With the pandemic far from over, the authors said a return to in-person events does not spell the end of online ones. Cooper was just interviewed for a podcast in China—something that he said he would have been unlikely to do before the pandemic—and Chan said online events have taught her new technological skills and given her insights into different audiences than she customarily read to, all without the hassle of traveling.

“One thing I have learned from the last 15 months is that kids are way more patient and adaptable than adults are,” she said. “They aren’t freaking out like we are when there’s a technical glitch or some awkward silence during an event. It’s a nice reminder that I don’t need to freak out either.
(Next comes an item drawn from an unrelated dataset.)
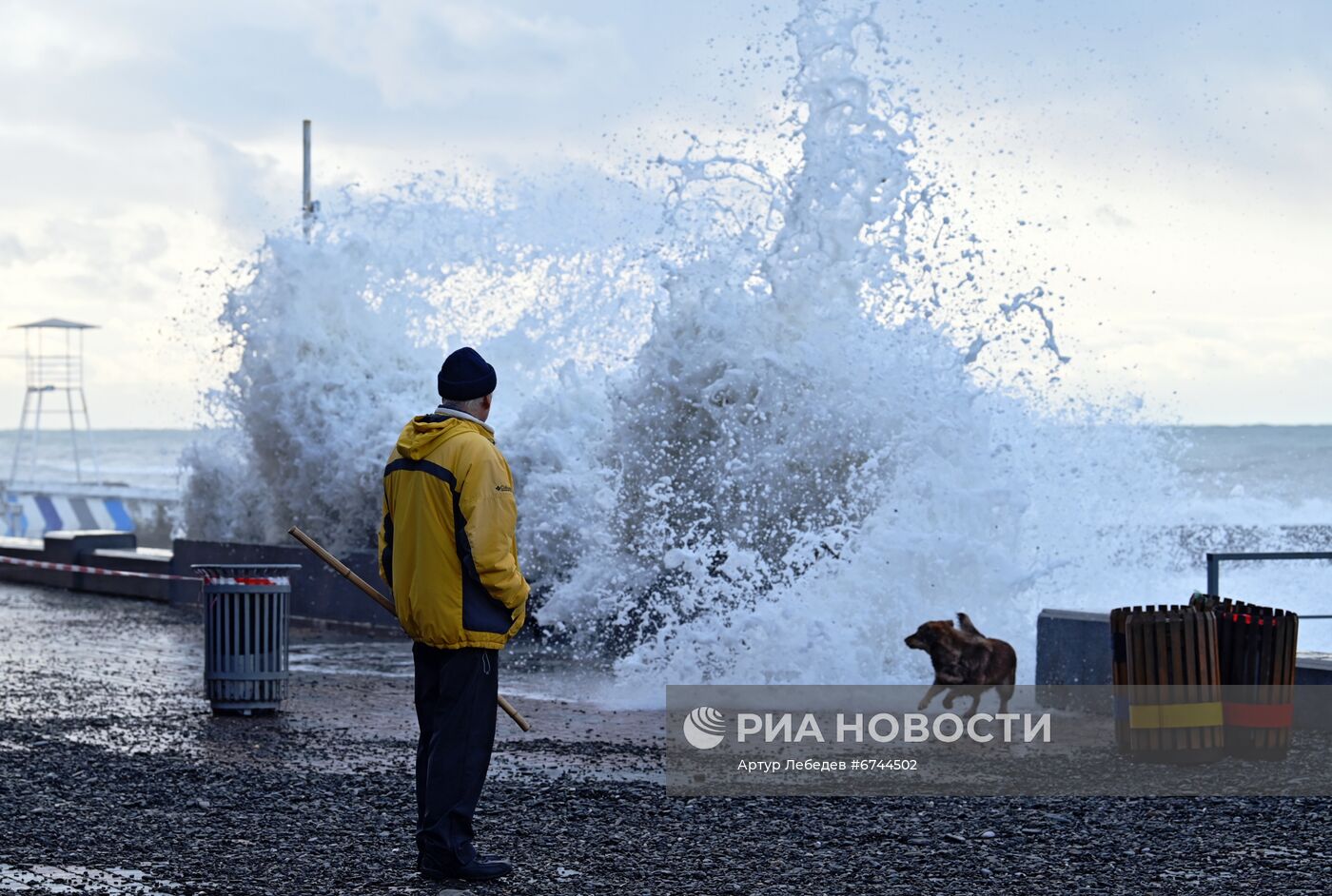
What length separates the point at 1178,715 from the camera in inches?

I also learned that I love speaking with high schoolers, even if I am still secretly terrified of them.”

Chan joked that she also has at least one more fundamental skill to master online. “I still haven’t learned how to hold a book up to the camera in a way that isn’t crooked and out of focus while I read it,” she said. “So clearly, I still have a lot to learn.”

But for the first time in more than a year, the authors will set their screens aside for pens, café tables, and readers out for a walk with their pets. And while the event is framed around dog illustrations, Cooper said the authors are open to nearly anything young readers want. “If someone shows up with an alligator, I’m jumping in the Gowanus Canal,” he said. “But I’ll draw anything and anybody. Bring your pot-bellied pig.”

Who: Ruth Chan, Elisha Cooper, and Brian Floca

What: Book signings and free dog drawings (plus cats, trucks, puppies, and alpacas)

Where: IXV Coffee, 497c Pacific St., Brooklyn, N.Y.

When: Saturday, June 5, 10 a.m. to 4 p.m.